» Bang implora aussi la veuve d’A-Phin, que son frère avait tué, pour qu’elle se vengeât sur lui en lui plantant un couteau dans la gorge. La veuve en avait bien envie, mais je fus obligé de lui refuser ce plaisir. Je savais bien que c’était la meilleure solution, mais elle n’était pas administrative. Bang devait être jugé à Haïphong : vingt-deux jours de route à faire.
» J’écrivis mon rapport qui suivit la voie hiérarchique. Pendant ce temps mon prisonnier attendait dans sa cellule. Je l’avais d’abord mis aux fers. Mais bientôt on me dit : « Le prisonnier décline. » Alors je le fis détacher. Ce n’était pas encore suffisant. Chaque matin on venait me dire : « Le prisonnier baisse. Il baisse toujours, le prisonnier ! » Alors je lui fis manger ceux des plats de ma table qu’il aimait, je lui fis donner du pain, qu’il considérait comme une sorte exquise de gâteau, des cigarettes, et surtout de l’eau-de-vie. Il me remerciait avec des yeux tendres, et en disant :
» — Pourquoi me soignes-tu comme ça, puisque je dois mourir ?

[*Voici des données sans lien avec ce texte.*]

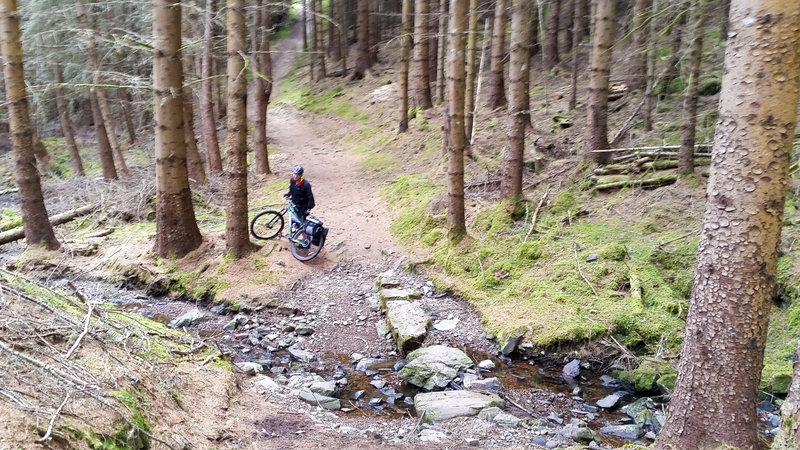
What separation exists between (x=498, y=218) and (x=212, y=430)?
6.85 metres

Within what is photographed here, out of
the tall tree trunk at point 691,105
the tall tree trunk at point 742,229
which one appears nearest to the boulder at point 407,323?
the tall tree trunk at point 742,229

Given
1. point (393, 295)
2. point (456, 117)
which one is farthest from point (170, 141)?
point (456, 117)

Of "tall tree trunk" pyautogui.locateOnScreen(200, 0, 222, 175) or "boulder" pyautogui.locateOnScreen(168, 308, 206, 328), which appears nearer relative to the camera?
"boulder" pyautogui.locateOnScreen(168, 308, 206, 328)

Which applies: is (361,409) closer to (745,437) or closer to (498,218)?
(745,437)

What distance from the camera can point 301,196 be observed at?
1027 centimetres

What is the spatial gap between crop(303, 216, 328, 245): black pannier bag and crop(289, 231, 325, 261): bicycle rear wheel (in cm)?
2


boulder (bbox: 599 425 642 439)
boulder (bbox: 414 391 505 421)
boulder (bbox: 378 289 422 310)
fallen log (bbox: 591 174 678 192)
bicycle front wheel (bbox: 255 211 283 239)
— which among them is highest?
fallen log (bbox: 591 174 678 192)

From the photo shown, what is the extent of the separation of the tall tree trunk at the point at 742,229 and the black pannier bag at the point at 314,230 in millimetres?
7366

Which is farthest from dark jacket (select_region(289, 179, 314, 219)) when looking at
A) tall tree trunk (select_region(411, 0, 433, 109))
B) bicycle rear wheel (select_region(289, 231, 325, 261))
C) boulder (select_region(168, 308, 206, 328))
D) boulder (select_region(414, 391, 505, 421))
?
tall tree trunk (select_region(411, 0, 433, 109))

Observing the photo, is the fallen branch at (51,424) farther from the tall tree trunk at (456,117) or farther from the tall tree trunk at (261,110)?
the tall tree trunk at (261,110)

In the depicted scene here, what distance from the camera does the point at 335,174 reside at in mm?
16734

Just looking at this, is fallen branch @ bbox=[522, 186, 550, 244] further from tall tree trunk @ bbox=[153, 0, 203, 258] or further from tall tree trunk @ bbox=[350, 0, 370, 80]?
tall tree trunk @ bbox=[350, 0, 370, 80]

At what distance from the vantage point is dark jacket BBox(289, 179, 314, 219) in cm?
1022

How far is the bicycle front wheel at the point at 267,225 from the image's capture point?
35.9ft
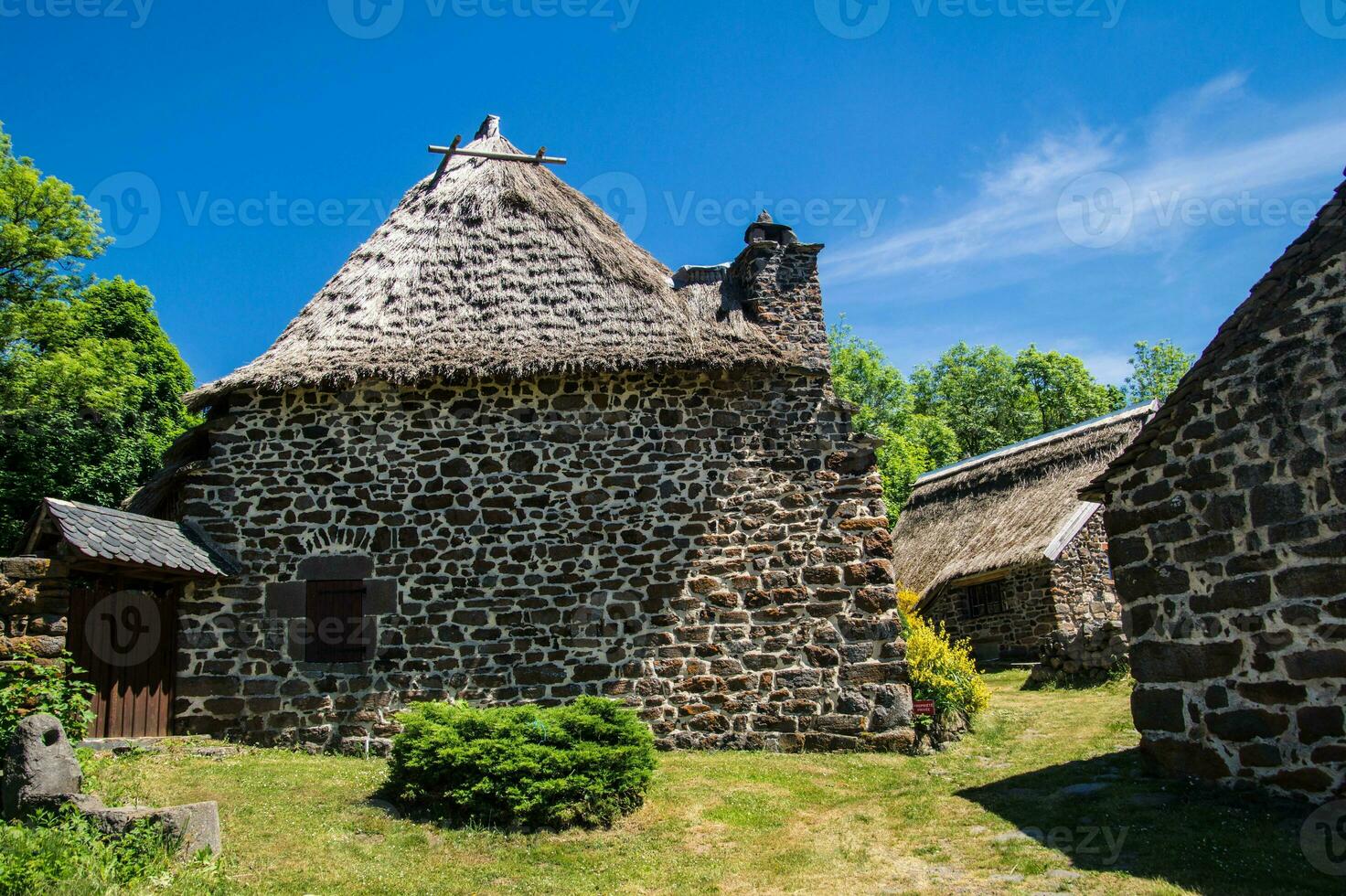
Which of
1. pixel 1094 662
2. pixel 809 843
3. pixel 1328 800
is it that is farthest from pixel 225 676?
pixel 1094 662

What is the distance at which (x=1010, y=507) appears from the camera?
19719mm

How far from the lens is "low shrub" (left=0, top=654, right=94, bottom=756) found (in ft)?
24.0

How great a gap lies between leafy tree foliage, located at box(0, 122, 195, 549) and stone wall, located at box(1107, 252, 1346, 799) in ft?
65.5

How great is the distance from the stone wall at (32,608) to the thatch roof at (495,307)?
133 inches

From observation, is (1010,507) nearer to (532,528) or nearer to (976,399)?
(532,528)

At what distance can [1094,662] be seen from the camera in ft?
48.0

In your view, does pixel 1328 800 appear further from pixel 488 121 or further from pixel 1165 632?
pixel 488 121

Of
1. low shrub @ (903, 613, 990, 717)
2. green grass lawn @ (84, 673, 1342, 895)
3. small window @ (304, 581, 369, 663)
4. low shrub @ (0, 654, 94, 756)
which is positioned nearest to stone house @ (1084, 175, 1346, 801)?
green grass lawn @ (84, 673, 1342, 895)

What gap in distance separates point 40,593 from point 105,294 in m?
17.6

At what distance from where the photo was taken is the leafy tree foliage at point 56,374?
60.0 feet

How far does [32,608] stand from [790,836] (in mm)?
6941

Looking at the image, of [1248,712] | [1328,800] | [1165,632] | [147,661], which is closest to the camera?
[1328,800]

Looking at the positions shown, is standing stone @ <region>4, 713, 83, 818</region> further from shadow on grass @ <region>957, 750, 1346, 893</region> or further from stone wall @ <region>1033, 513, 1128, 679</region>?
stone wall @ <region>1033, 513, 1128, 679</region>

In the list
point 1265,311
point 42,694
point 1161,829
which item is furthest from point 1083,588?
point 42,694
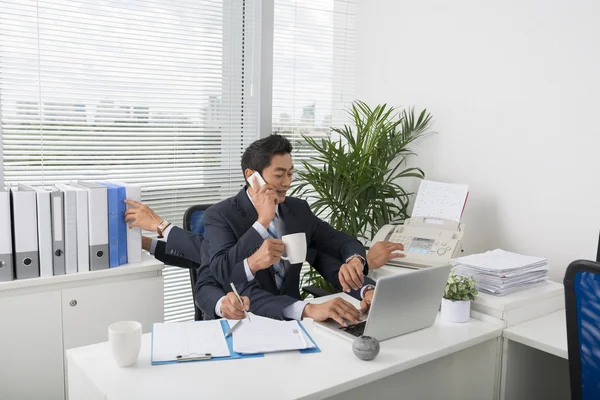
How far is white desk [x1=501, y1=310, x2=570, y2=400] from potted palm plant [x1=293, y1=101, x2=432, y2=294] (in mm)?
1237

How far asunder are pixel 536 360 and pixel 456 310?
0.45m

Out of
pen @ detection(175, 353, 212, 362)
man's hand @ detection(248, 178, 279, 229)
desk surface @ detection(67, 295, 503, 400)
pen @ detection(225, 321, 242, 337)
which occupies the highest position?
man's hand @ detection(248, 178, 279, 229)

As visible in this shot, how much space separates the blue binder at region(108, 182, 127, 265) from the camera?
2.59 metres

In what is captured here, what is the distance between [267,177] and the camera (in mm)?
2430

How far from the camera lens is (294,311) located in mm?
2027

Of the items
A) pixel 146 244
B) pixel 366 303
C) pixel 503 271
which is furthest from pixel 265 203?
pixel 503 271

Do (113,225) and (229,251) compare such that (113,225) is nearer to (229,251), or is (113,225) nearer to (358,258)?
(229,251)

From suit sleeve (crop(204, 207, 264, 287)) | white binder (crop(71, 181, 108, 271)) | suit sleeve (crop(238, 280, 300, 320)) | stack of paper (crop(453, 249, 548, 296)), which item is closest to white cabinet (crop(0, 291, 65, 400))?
white binder (crop(71, 181, 108, 271))

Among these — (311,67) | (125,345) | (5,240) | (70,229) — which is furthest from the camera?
(311,67)

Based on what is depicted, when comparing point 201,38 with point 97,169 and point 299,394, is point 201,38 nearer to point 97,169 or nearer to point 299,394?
point 97,169

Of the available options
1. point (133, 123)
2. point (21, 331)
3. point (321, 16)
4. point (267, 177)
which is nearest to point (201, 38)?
point (133, 123)

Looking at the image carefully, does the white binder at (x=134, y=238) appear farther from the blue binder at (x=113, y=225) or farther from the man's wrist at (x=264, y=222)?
the man's wrist at (x=264, y=222)

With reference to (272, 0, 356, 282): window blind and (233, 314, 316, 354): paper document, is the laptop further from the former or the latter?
(272, 0, 356, 282): window blind

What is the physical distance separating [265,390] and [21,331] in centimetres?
139
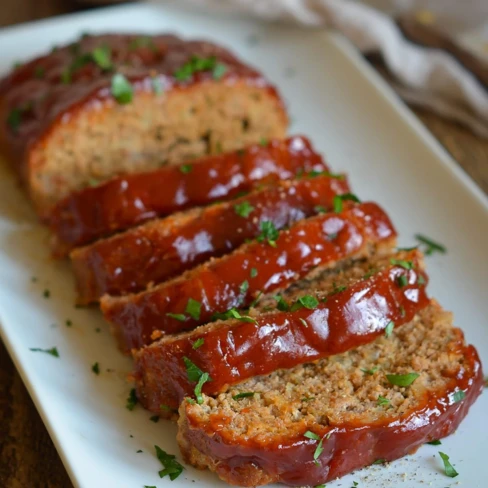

» Je le soignais comme ça à cause du télégraphe qui me répétait : « Surtout qu’il arrive vivant ! Il faut qu’on le juge. »
» Quand il fut à Haïphong, on mit soixante-deux jours à instruire son affaire. Il déclinait, déclinait toujours. Cette espèce de géant agile était devenu un horrible squelette. Il avait la fièvre, il ne mangeait plus. On décida de surélever le toit de sa case pour qu’il eût plus d’air, et le faire durer. La chaleur du climat l’abrutissait. Et puis, l’instruction était très drôle. On lui posait des questions que traduisait un interprète annamite, et lui, il répondait en méo, pour la bonne raison qu’il ne savait que le méo ; et le méo est une langue qu’aucun étranger ne connaît au monde, ni ne connaîtra peut-être jamais, parce qu’on la sifflote au lieu de la parler. On avait donné à Bang un lit de bambous. Il se cachait toute la journée dessous, à la manière des chiens effrayés.
» A la fin on le conduisit devant la Cour pour être jugé, et la comédie des interrogatoires recommença. On lui fit poser des questions en annamite. Bang ouvrit la bouche, et probablement expliqua, dans son absurde patois, qu’il ne comprenait pas. L’interprète expliqua à son tour qu’il ne comprenait pas l’accusé. Des philologues distingués expliquèrent ensuite que personne ne pourrait jamais comprendre l’accusé. Alors la Cour, suffisamment éclairée, décida que les questions seraient posées tout de même, conformément à la loi ! Et on les posa. Et durant tout ce temps Bang remuait les mains d’une façon bizarre, parce qu’il agonisait.
» On parvint à le faire lever pour écouter debout le jugement qui le condamnait à mort. Il n’en fut point troublé pour deux raisons : la première, c’est qu’il ne pouvait pas saisir un mot de cette lecture ; la seconde, c’est qu’il n’était pas en état d’entendre même son propre langage. Il glissa tout doucement sur son banc et mourut là.
» Je suppose que ce fut tout de même une grande consolation pour la Cour que d’avoir pu mener Bang jusqu’à sa condamnation, bien que des circonstances indépendantes de la volonté humaine aient empêché de l’exécuter. Mais je regrette, moi, ah ! je regrette amèrement d’avoir défendu à la veuve d’A-Phin de lui planter son couteau dans la pomme d’Adam ! Vous ne trouvez pas qu’on devrait inventer un moyen de faire juger et exécuter les assassins indigènes suivant leurs lois, et chez eux ?
— C’est bien possible, fis-je en rêvant. Seulement, alors, on leur enfoncerait des bouts de bois sous les ongles, on les empalerait, et on les couperait en morceaux, ce qui répugne à nos mœurs.
— Ce serait pourtant beaucoup moins cruel, dit sérieusement le capitaine Gillmann.